Cuprate superconductors, discovered in 1986, still confront researchers of condensed matter physics with unresolved challenges. On top of this, superconductivity research is now booming again—thanks to recent studies that demonstrate how phenomena like charge order and fluctuations can coexist and interact with high-temperature superconductivity.

To help researchers approach the daunting amount of literature on this subject, the Special Topics issue of the Journal of the Physical Society of Japan includes 12 papers on recent experimental and theoretical research on remarkable new phenomena in high-temperature superconductors.

First, Uchida provides an overview of the field and future prospects, while Tranquada and colleagues pursue the relationship between charge order and superconductivity using scattering and transport techniques in cuprate families.

Fujita and colleagues provide an atomic-scale visualization of Cooper-pair density waves using scanning tunneling microscopy techniques. Meanwhile, Lee summarizes recent findings on the charge density wave in superconducting cuprates using X-ray scattering.

Also employing X-ray scattering techniques, Arpaia and Ghiringhelli explore high temperature and high energy charge fluctuations, whereas Le Tacon and colleagues investigate charge order and phonon anomalies under uniaxial stress.

Abbamonte and colleagues search for a new ordered state using X-ray diffraction, and Kawasaki and colleagues employ nuclear magnetic resonance to probe charge order and fluctuations.

On the theoretical side, Imada explores the relationships between charge order and superconductivity and how to measure them using spectroscopic methods.

Devereaux and colleagues analyze charge-spin fluctuations using large-scale numerical calculation of the Hubbard model, while Yamase delves into the theory of bond charge order, collective charge fluctuations, and nematic order.
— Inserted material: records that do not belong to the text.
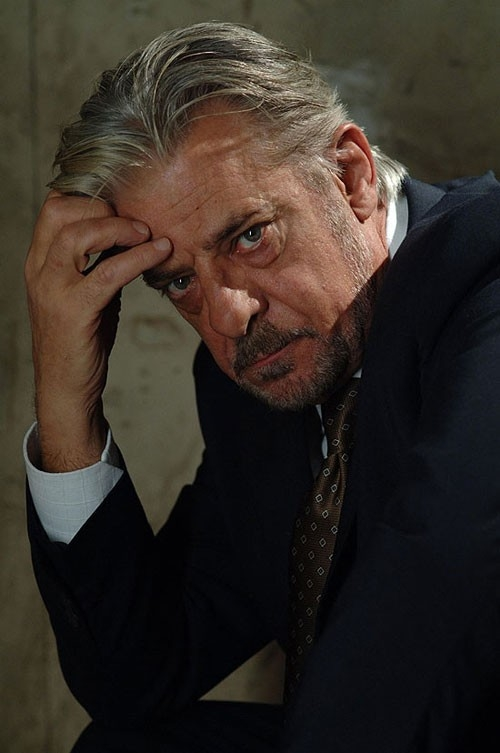 Giancarlo Giannini in una sequenza del film Casino Royale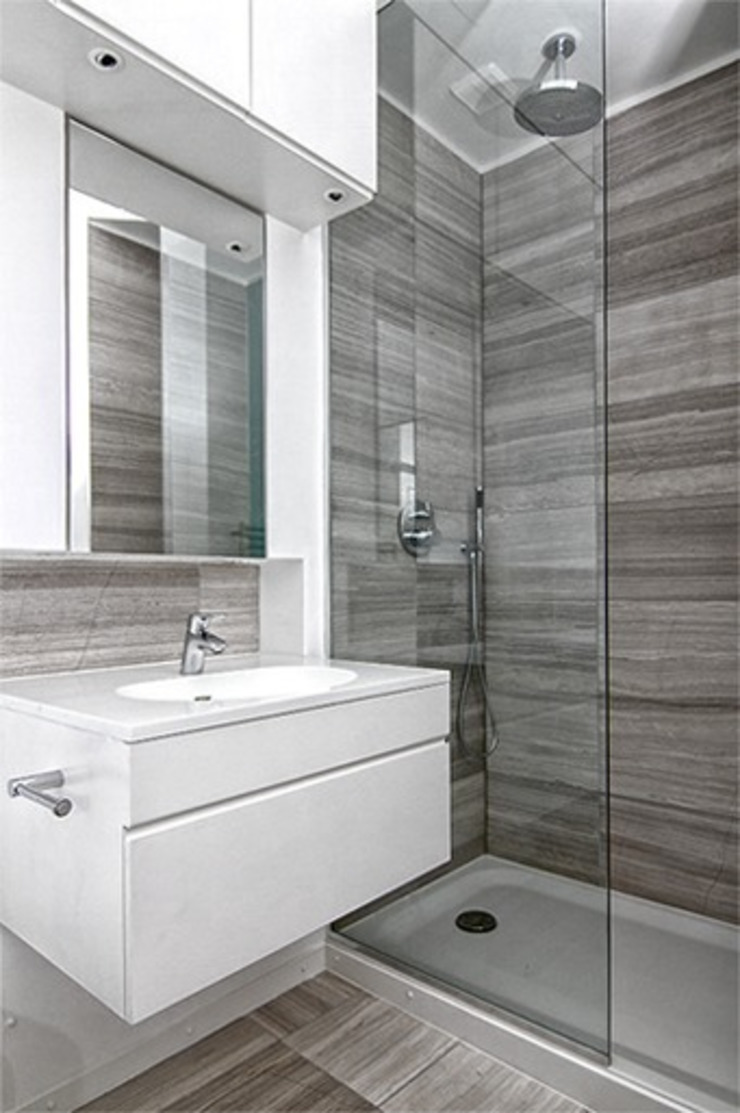 St. Geroge's Square Modern bathroom by CBOArchitects Modern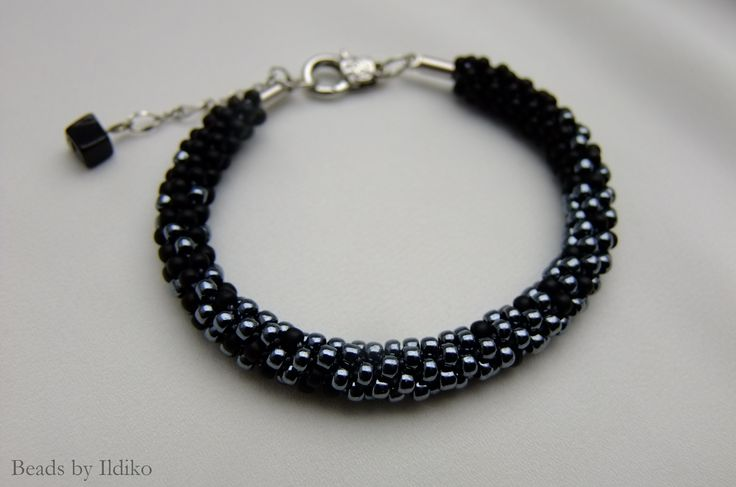 KUMIHIMO bracelet with matte black and hematit seed beads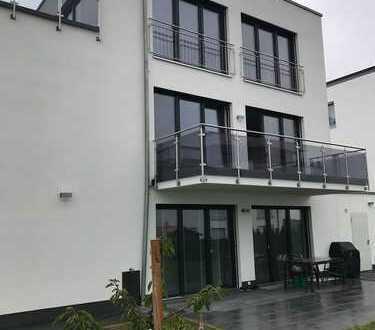 Neue helle 4-Zimmer Wohnung für Paare und Familien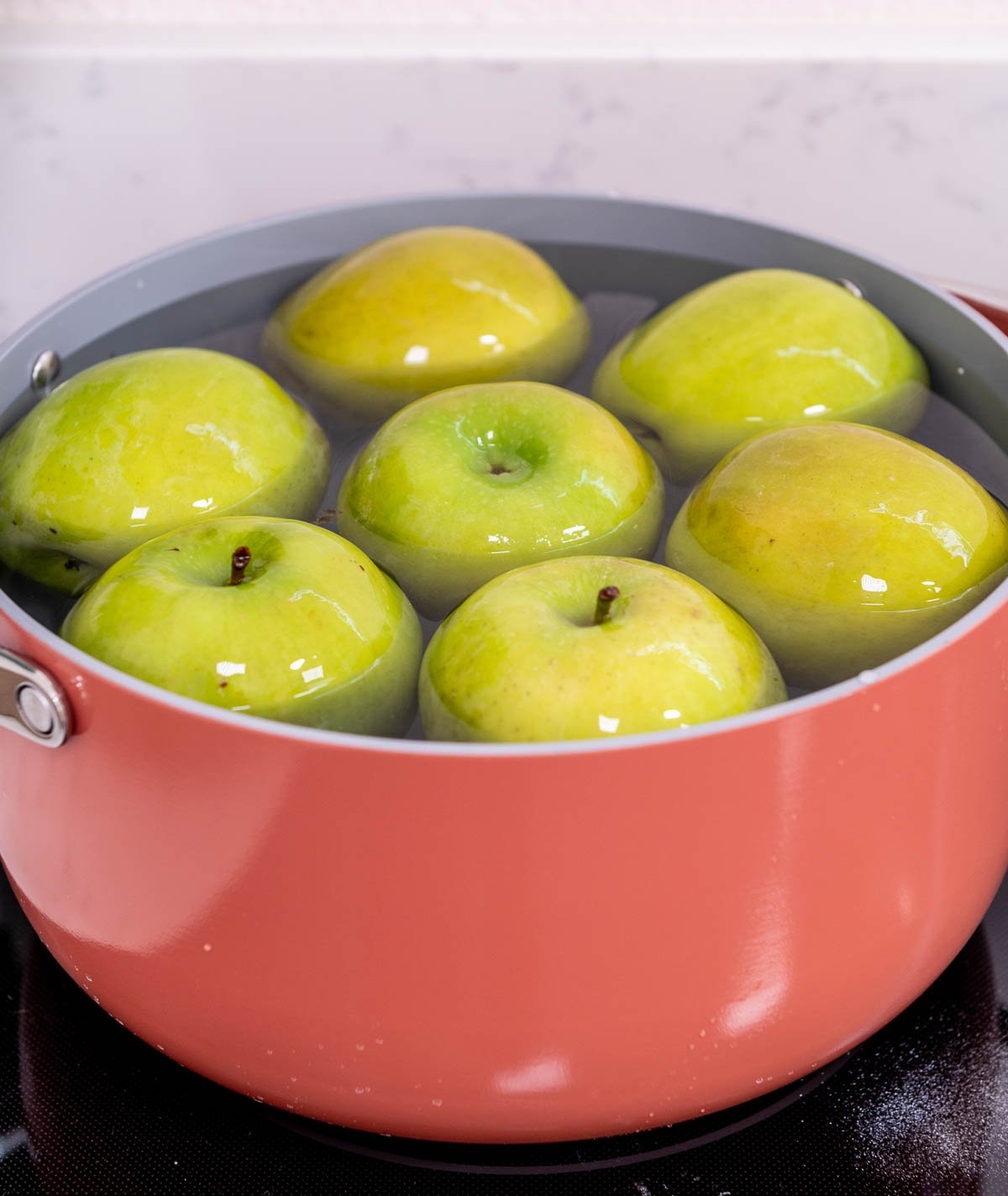 granny smith apples in Pot of hot water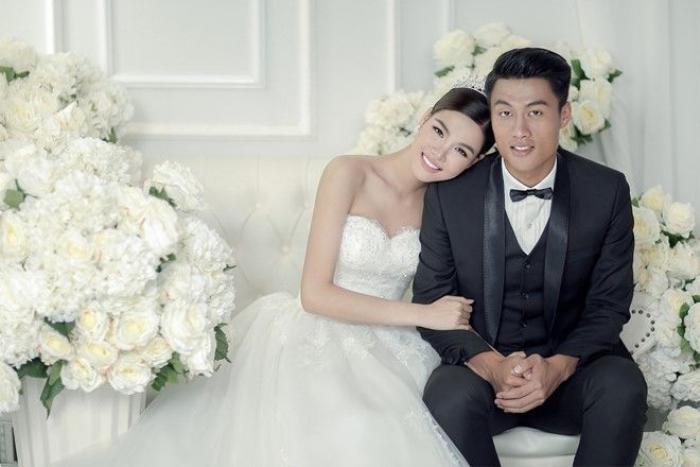 Trong ảnh, chàng cầu thủ diện vest đen lịch lãm. Cô dâu 22 tuổi quyến rũ trong bộ đầm cưới phom cúp ngực.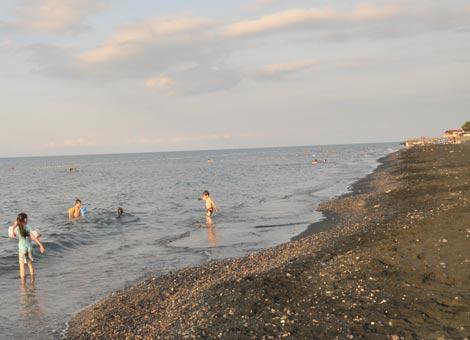 akcaabat-mersin-sayunma-kabini-deniz-kenari.20120630104859.jpg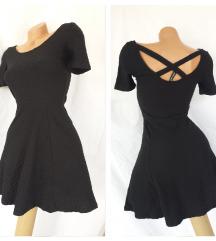 H&M DIVIDED reljefna crna haljina ukrštenih leđa
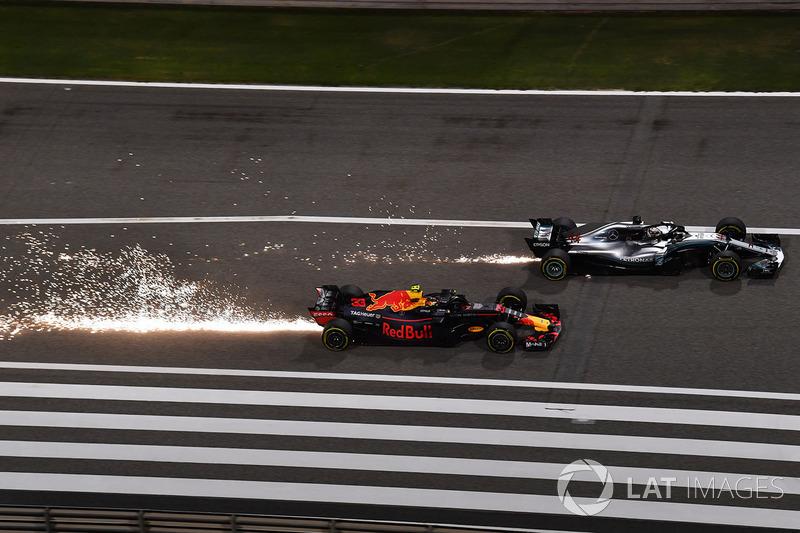 Max Verstappen, Red Bull Racing RB14 melawan Lewis Hamilton, Mercedes-AMG F1 W09 EQ Power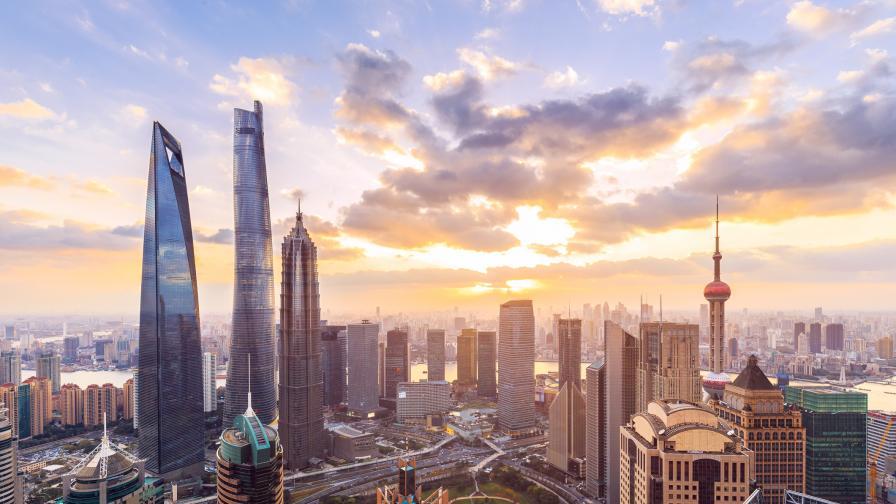 Паника в Китай, небостъргач се разтресе без причини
Finally, Kontani and colleagues explore the theory of various liquid crystal orders in cuprate superconductors and related materials.

The sheer amount of knowledge that has been accumulated on high-temperature superconductivity makes it hard for new researchers to approach the subject, but this issue will hopefully be a useful source of information so that anyone can approach and grasp the hottest spots of the field.